[Instruction]
Reproduce every row from the line containing "Looking at the" through the end of the rows, with the requests unchanged. In the answers only, multiply each number (point coordinates and distances) by 1.45 and round the result to the nearest whole number, rounding halves up.

◆ ◆ ◆ ◆ ◆ ◆ ◆

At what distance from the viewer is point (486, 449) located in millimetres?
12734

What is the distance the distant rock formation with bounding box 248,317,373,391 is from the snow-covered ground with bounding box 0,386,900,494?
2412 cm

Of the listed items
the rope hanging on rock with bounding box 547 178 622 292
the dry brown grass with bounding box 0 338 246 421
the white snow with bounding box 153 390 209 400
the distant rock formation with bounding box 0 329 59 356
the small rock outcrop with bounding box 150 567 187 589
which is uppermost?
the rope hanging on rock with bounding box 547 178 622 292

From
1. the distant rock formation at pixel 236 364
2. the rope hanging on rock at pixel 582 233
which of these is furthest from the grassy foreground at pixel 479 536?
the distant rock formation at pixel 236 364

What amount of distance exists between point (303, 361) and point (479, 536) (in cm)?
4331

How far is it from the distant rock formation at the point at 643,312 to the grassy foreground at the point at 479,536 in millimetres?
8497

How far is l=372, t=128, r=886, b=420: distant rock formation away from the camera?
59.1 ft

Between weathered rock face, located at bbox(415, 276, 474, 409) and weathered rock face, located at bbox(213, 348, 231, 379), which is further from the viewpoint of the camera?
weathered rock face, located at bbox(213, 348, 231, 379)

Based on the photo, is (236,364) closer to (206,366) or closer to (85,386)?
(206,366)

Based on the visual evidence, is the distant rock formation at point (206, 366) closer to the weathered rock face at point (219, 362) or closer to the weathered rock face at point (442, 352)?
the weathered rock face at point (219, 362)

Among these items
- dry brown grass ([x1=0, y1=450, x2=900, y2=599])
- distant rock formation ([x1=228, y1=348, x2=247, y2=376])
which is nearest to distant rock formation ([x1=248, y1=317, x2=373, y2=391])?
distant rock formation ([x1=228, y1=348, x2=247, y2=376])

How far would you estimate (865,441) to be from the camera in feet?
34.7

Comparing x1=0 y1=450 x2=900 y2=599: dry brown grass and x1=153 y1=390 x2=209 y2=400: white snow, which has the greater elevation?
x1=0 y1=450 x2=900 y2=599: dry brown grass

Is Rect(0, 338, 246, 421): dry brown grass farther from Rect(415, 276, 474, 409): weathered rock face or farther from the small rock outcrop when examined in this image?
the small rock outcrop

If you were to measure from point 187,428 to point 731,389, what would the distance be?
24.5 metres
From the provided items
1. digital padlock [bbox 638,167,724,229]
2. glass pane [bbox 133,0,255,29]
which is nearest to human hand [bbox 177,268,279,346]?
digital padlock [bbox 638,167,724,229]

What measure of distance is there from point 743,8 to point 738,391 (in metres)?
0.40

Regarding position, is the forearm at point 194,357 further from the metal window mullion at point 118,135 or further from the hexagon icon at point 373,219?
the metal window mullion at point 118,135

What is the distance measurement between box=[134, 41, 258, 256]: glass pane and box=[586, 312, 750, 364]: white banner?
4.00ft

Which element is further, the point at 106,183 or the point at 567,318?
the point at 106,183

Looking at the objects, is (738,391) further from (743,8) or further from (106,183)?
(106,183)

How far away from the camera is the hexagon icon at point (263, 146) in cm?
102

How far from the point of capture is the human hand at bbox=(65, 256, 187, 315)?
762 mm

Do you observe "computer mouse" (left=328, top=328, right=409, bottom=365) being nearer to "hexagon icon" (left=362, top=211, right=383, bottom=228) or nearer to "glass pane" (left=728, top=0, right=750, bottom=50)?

◆ ◆ ◆ ◆ ◆ ◆ ◆

[Solution]
Looking at the objects, is (738,391) further from (743,8) or further from (106,183)?
(154,265)

How far away from the camera is the hexagon icon at point (263, 146) in cm?
148

How far from the point of capture is the human hand at bbox=(65, 256, 187, 315)?
1105 mm

Do you observe "computer mouse" (left=328, top=328, right=409, bottom=365) being nearer to "hexagon icon" (left=362, top=211, right=383, bottom=228) or nearer to "glass pane" (left=728, top=0, right=750, bottom=50)?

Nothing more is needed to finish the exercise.